[PARTS OF THE EXERCISE]
1 – Answer these questions using the union contract speech.
(a) How long has bargaining and mobilization gone on?
(b) How large is the signing bonus that would be lost without ratification?
(c) In January 2012, what did the two groups decide were the number one priorities?
2 – Continue the union contract speech from the point where it stops.

[SOURCE EXCERPT]
+-------+

That’s why I urge you consider this question very seriously—if we turn down this contract, whatwill happen next? It is clear to me, after more than a year of bargaining and mobilization, that we have negotiated the best possible contract we can get. There is no more to be won by talking at the bargaining table. The question, then, is “are we prepared to strike?” What are the risks of a strike? What would our strike issues be, would we enjoy public support for our strike, how long could we sustain our strike, and how effective would it be? I ask you to think these questions over seriously.
First, you should be aware of the specific provisions of the contract that go into effect only upon ratification:
• The return to work of the fired workers. If we strike, those workers will be back on the street, with no arbitration and their only recourse will be to the NLRB, which takes years and years to make a decision and no guarantees it will go our way.
• The $800 signing bonus will be lost.
• The first raise of 2.25% will be lost.
Next, let’s talk first about health care. None of us—least of all me--are happy about the decision to pay a share of health premiums. But you should know that the Bargaining Committee and the Local Presidents have been wrestling with the question of whether health care should be a strike issue for months. In January 2012, the two groups decided unanimously that our number one priorities were job security and pensions for active employees. However, at that point, I was not prepared to make any compromise offer on health care premiums at the bargaining table.

+-------+

[INFORMATION PROVIDED]
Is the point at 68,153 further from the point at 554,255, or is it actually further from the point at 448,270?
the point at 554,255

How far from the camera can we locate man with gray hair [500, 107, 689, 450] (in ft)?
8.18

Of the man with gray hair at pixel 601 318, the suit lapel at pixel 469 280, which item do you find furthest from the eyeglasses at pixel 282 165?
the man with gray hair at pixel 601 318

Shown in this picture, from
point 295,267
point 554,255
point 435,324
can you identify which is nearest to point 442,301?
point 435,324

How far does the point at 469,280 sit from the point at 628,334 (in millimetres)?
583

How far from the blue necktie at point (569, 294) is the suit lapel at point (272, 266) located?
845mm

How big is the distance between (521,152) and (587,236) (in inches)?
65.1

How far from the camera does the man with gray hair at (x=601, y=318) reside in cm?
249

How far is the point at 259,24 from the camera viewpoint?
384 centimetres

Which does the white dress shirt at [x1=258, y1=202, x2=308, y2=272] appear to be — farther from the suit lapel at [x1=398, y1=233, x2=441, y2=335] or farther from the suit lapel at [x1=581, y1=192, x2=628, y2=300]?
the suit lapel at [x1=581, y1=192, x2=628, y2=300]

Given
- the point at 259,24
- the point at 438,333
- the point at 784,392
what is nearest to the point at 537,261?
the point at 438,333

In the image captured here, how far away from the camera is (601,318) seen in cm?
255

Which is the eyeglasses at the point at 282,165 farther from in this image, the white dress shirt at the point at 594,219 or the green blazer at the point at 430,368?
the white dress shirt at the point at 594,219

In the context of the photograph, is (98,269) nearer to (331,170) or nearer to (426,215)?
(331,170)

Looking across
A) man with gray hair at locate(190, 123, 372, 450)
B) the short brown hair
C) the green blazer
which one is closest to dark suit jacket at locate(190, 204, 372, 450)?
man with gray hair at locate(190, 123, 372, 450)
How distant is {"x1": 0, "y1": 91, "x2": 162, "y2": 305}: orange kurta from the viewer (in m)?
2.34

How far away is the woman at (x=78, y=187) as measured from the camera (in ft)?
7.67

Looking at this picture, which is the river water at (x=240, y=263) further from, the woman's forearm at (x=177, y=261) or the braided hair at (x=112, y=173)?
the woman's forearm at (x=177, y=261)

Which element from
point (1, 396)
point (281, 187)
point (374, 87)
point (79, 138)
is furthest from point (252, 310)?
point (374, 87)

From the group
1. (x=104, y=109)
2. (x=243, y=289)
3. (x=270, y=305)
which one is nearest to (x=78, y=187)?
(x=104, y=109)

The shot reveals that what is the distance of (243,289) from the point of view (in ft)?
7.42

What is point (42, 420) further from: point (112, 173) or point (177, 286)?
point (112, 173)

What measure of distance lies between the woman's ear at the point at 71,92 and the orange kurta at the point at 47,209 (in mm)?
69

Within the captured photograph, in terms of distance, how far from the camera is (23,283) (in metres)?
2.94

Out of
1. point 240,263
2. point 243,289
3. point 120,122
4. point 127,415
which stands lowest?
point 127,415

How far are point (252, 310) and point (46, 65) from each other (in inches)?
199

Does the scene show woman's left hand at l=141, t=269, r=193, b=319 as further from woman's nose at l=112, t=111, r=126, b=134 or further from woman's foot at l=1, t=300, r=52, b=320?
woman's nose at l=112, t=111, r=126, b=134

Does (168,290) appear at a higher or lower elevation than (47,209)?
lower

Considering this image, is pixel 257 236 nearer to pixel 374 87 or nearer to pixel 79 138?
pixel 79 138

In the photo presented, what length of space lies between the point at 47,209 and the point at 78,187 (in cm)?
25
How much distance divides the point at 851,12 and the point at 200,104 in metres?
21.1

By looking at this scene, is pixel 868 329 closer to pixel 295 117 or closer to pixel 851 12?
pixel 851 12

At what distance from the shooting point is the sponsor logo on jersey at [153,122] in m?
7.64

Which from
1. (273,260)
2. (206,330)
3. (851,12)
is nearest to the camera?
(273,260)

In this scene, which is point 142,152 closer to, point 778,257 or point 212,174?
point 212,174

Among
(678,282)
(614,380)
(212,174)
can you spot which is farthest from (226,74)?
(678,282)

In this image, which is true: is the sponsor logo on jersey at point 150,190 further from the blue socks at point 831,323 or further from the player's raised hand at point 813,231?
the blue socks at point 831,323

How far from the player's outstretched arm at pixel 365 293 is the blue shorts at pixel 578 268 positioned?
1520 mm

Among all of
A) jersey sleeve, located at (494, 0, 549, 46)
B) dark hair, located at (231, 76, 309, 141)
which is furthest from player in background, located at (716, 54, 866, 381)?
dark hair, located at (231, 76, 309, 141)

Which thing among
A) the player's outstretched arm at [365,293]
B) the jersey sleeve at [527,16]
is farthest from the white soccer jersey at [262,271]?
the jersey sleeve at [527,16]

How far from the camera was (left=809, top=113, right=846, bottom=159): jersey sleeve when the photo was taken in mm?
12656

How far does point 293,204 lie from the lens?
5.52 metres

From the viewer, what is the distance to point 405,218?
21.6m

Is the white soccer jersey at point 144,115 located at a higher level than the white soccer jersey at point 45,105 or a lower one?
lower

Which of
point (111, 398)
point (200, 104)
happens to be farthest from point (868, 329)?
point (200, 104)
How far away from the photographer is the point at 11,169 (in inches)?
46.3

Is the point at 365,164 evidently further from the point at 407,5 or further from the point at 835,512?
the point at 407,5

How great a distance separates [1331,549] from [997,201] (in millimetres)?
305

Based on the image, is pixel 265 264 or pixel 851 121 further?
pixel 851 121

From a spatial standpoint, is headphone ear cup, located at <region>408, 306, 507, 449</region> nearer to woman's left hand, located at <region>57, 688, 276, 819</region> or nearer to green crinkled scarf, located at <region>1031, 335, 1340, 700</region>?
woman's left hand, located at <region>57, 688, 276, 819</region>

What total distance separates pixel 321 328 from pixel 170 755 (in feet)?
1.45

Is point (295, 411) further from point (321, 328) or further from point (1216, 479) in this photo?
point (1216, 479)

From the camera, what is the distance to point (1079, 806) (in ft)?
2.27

+-------+

[ANSWERS FOR THIS EXERCISE]
1 –
(a) More than a year.
(b) $800.
(c) Job security and pensions for active employees.

2 –
Then in early May, nearly six months ago, at another meeting of the Local Presidents and Bargaining Committee, we reached another unanimous decision on a “what if” proposal to the company, in which we offered to phase in modest payments for health care premiums in exchange for the company withdrawing a range of other retrogressive demands. In the May 7th,
2012 Bargaining Report, we were upfront with our members about this decision. We had decided that our most important objectives were job security, pensions, disability benefits and retiree benefits. I do not believe that this company will ever settle a contract without some contribution towards the cost of premiums. The world has changed drastically since 1989, when it took us four months in the street to fend off premium contributions. At that time, most workers and most unions had free health care. As I mentioned earlier, virtually no one does today.
Besides, how much public sympathy would we have gotten during a strike once the public found out that three years from now, our members will be paying $110 a month for family coverage and $55 a month for individual coverage? The Con Ed workers in New York City—who were recently locked out for 26 days—will be paying $94 a WEEK for health care by the time we’re paying $110 a month. Nationally, workers pay 28% of the cost of family coverage, and with the average cost of a family plan around $15,000 a year, that works out to $4200 a year. Our family health care costs are $32,000 a year—if we paid the same percentage as the typical U.S. worker, the cost would be $8960—not the $1320 we negotiated.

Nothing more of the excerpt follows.